*** Block opens ***

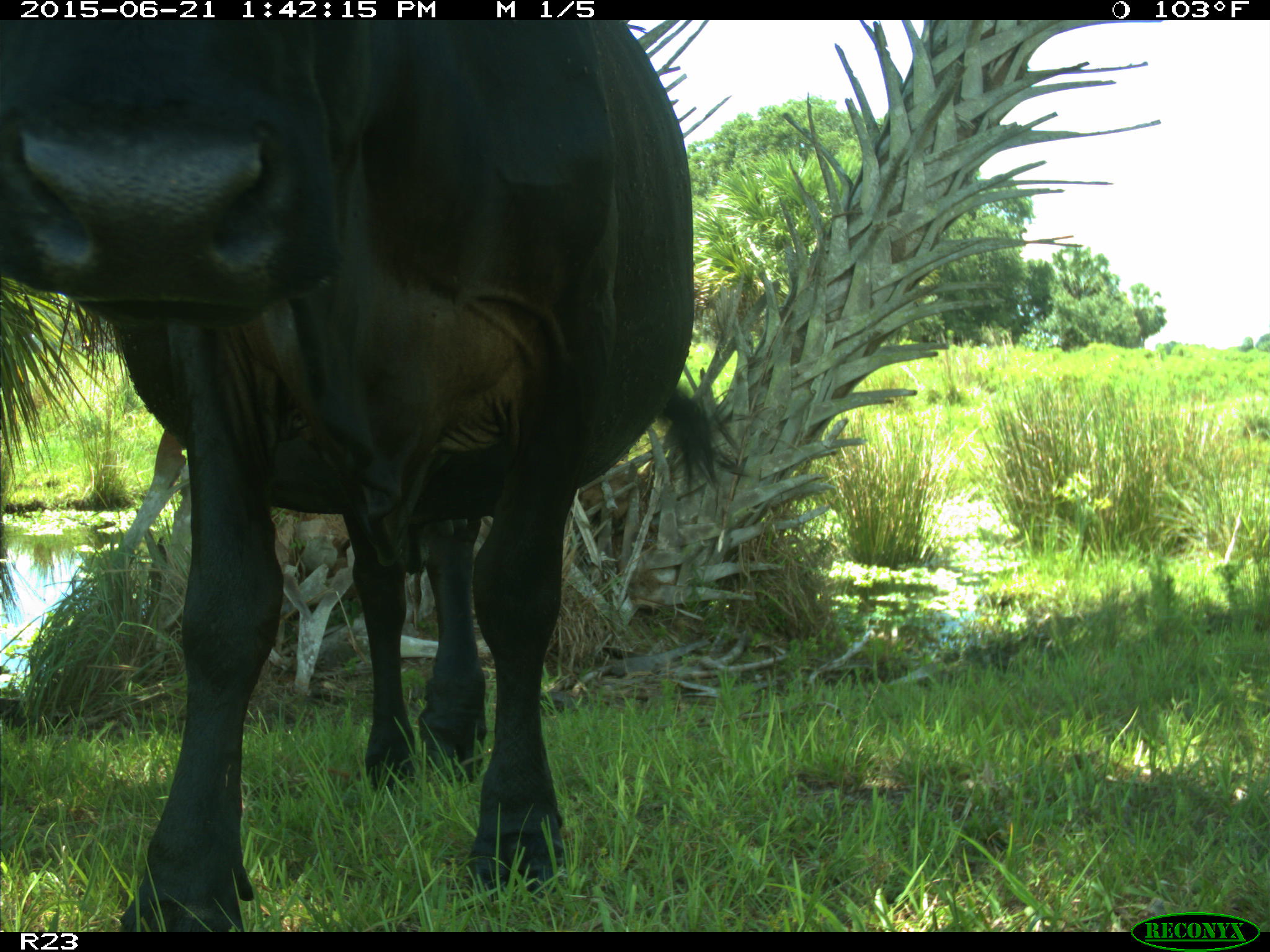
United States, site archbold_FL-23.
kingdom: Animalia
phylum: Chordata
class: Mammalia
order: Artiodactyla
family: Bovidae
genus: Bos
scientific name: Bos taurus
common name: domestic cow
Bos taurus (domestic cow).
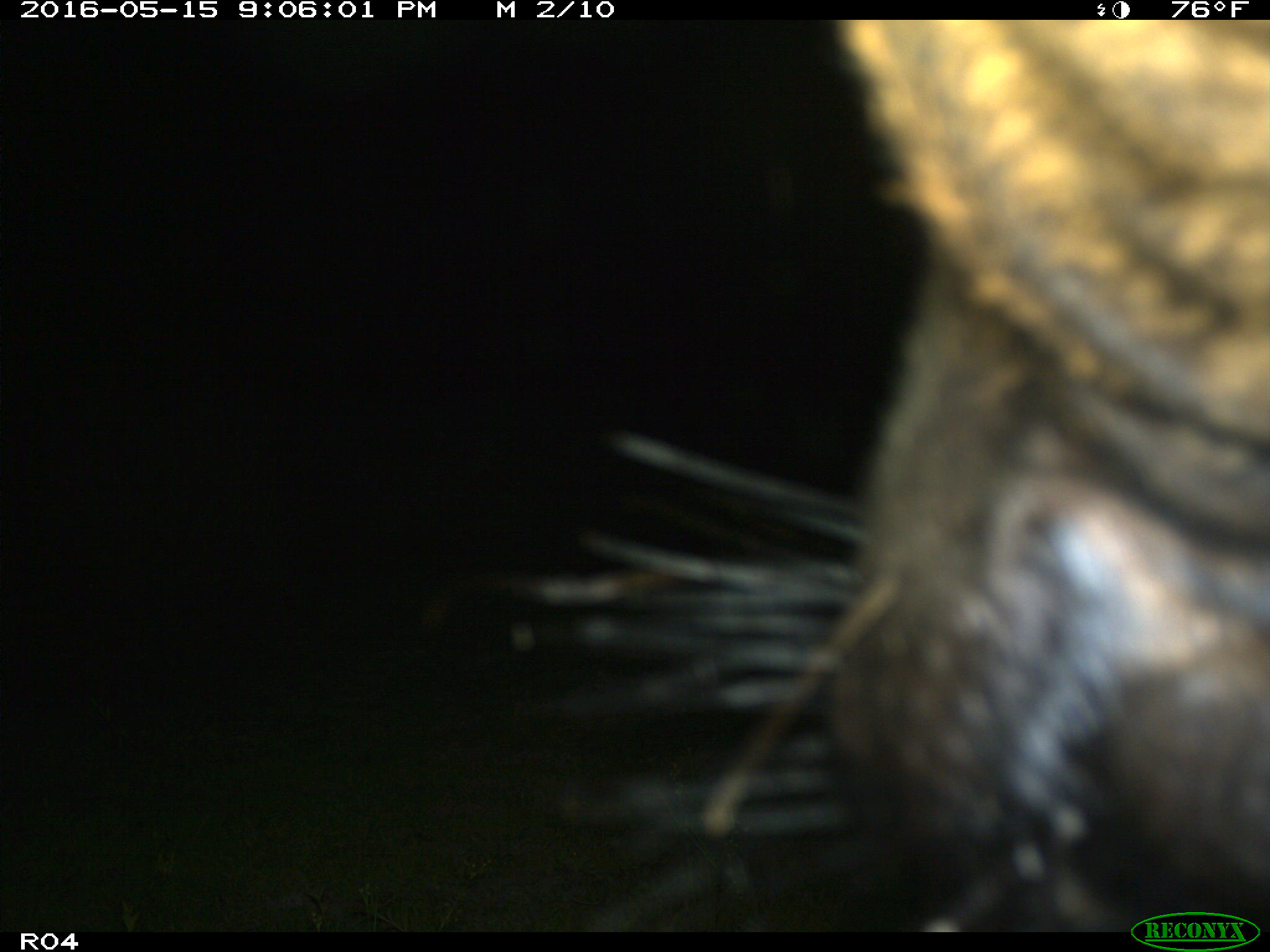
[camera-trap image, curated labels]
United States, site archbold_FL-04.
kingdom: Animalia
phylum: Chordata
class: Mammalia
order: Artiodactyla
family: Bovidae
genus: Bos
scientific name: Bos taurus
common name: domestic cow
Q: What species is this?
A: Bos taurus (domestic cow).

*** Block closes ***
*** Block opens ***

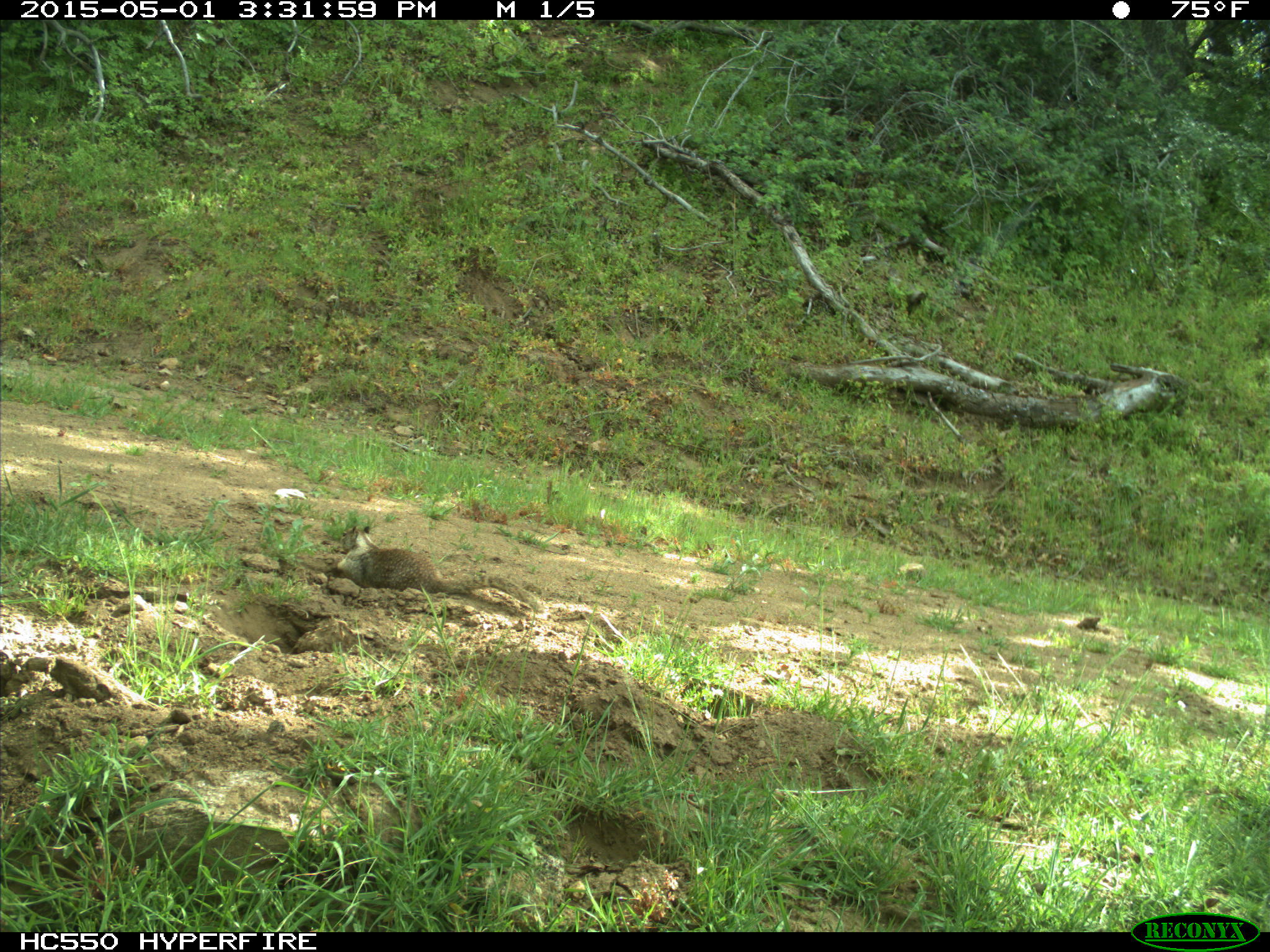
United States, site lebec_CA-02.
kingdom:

*** Block closes ***

Copy every line above that holds the word "United".

United States, site archbold_FL-23.
United States, site archbold_FL-04.
United States, site lebec_CA-02.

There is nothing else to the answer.